Register Guidelines E-Books Today's Posts Search

Go Back   MobileRead Forums > E-Book Software > Calibre > Recipes

Notices

Reply
 
Thread Tools Search this Thread
Old 11-30-2010, 04:23 AM   #1
maccs
Junior Member
maccs began at the beginning.
 
Posts: 5
Karma: 10
Join Date: Nov 2010
Location: Germany
Device: Sony PRS-650
Recipe for "Frankfurter Rundschau" (Germany)

Hi,
since calibre's built-in recipe for German newspaper Frankfurter Rundschau (fr-online.de) is broken (feed links outdated) I tried to get my feet wet with a calibre recipe.

So here goes:
Code:
#!/usr/bin/env  python

__license__            = 'GPL v3'
__copyright__          = '2010, Christian Schmitt'

'''
fr-online.de
'''

class FROnlineRecipe(BasicNewsRecipe):
  title                  = 'FR Online'
  __author__             = 'maccs'
  description            = 'Nachrichten aus D und aller Welt'
  encoding               = 'utf-8'
  publisher              = 'Druck- und Verlagshaus Frankfurt am Main GmbH'
  category               = 'news, germany, world'
  language               = 'de_DE'
  publication_type       = 'newspaper'
  use_embedded_content   = False
  remove_javascript      = True    
  no_stylesheets         = True
  oldest_article         = 1   # Increase this number if you're interested in older articles
  max_articles_per_feed  = 50  # Seems a reasonable number to me
  extra_css              = '''
                            body { font-family: "arial", "verdana", "geneva", sans-serif; font-size: 12px; margin: 0px; background-color: #ffffff;}
                            .imgSubline{background-color: #f4f4f4; font-size: 0.8em;} 
                            .p--heading-1 {font-weight: bold;} 
                            .calibre_navbar {font-size: 0.8em; font-family: "arial", "verdana", "geneva", sans-serif;}
                            '''
  remove_tags            = [dict(name='div', attrs={'id':'Logo'})]
  cover_url              = 'http://www.fr-online.de/image/view/-/1474018/data/823552/-/logo.png'
  cover_margins          = (100, 150, '#ffffff')

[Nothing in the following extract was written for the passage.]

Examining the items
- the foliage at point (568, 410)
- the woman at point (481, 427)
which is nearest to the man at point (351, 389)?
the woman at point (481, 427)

# Uncomment the feeds you are interested in by removing the hash sign in front of 'feeds.append'
  feeds = []
  feeds.append(('Startseite', u'http://www.fr-online.de/home/-/1472778/1472778/-/view/asFeed/-/index.xml'))
  # feeds.append(('Politik', u'http://www.fr-online.de/politik/-/1472596/1472596/-/view/asFeed/-/index.xml'))
  # feeds.append(('Meinung', u'http://www.fr-online.de/politik/meinung/-/1472602/1472602/-/view/asFeed/-/index.xml'))
  # feeds.append(('Wirtschaft', u'http://www.fr-online.de/wirtschaft/-/1472780/1472780/-/view/asFeed/-/index.xml'))
  # feeds.append(('Sport', u'http://www.fr-online.de/sport/-/1472784/1472784/-/view/asFeed/-/index.xml'))
  # feeds.append(('Eintracht Frankfurt', u'http://www.fr-online.de/sport/eintracht-frankfurt/-/1473446/1473446/-/view/asFeed/-/index.xml'))
  # feeds.append(('Kultur und Medien', u'http://www.fr-online.de/kultur/-/1472786/1472786/-/view/asFeed/-/index.xml'))
  # feeds.append(('Panorama', u'http://www.fr-online.de/panorama/-/1472782/1472782/-/view/asFeed/-/index.xml'))
  # feeds.append(('Frankfurt', u'http://www.fr-online.de/frankfurt/-/1472798/1472798/-/view/asFeed/-/index.xml'))
  # feeds.append(('Rhein-Main', u'http://www.fr-online.de/rhein-main/-/1472796/1472796/-/view/asFeed/-/index.xml'))
  # feeds.append(('Hanau', u'http://www.fr-online.de/rhein-main/hanau/-/1472866/1472866/-/view/asFeed/-/index.xml'))
  # feeds.append(('Darmstadt', u'http://www.fr-online.de/rhein-main/darmstadt/-/1472858/1472858/-/view/asFeed/-/index.xml'))
  # feeds.append(('Wiesbaden', u'http://www.fr-online.de/rhein-main/wiesbaden/-/1472860/1472860/-/view/asFeed/-/index.xml'))
  # feeds.append(('Offenbach', u'http://www.fr-online.de/rhein-main/offenbach/-/1472856/1472856/-/view/asFeed/-/index.xml'))
  # feeds.append(('Bad Homburg', u'http://www.fr-online.de/rhein-main/bad-homburg/-/1472864/1472864/-/view/asFeed/-/index.xml'))
  # feeds.append(('Digital', u'http://www.fr-online.de/digital/-/1472406/1472406/-/view/asFeed/-/index.xml'))
  # feeds.append(('Wissenschaft', u'http://www.fr-online.de/wissenschaft/-/1472788/1472788/-/view/asFeed/-/index.xml'))

  
  def print_version(self, url):
    return url.replace('index.html', 'view/printVersion/-/index.html')
This recipe works for me

If you have comments I'd be glad to hear about them.

Cheers,
maccs
maccs is offline   Reply With Quote
Old 11-30-2010, 04:55 AM   #2
miwie
Connoisseur
miwie began at the beginning.
 
Posts: 76
Karma: 12
Join Date: Nov 2010
Device: Android, PB Pro 602
Hi,

your recipe looks mostly like the one I use.
Two suggestions:

1. You shoud experiment with
Code:
masthead_url = 'http://www.fr-online.de/image/view/-/1474018/data/823552/-/logo.png'
which puts the logo above the main menu (which IMHO looks good)

2. Try out
Code:
    def get_cover_url(self):

    # True if special cover image from iPad version wanted (might not look good)
    use_ipad_cover = False;


        def_cover_url = 'http://www.fr-ipad.de/wp-content/uploads/2010/09/merkel-printtitel.jpg'

        if self.use_ipad_cover:
            cover_url = None
            index = 'http://www.fr-ipad.de/die-ausgaben/'
            soup = self.index_to_soup(index)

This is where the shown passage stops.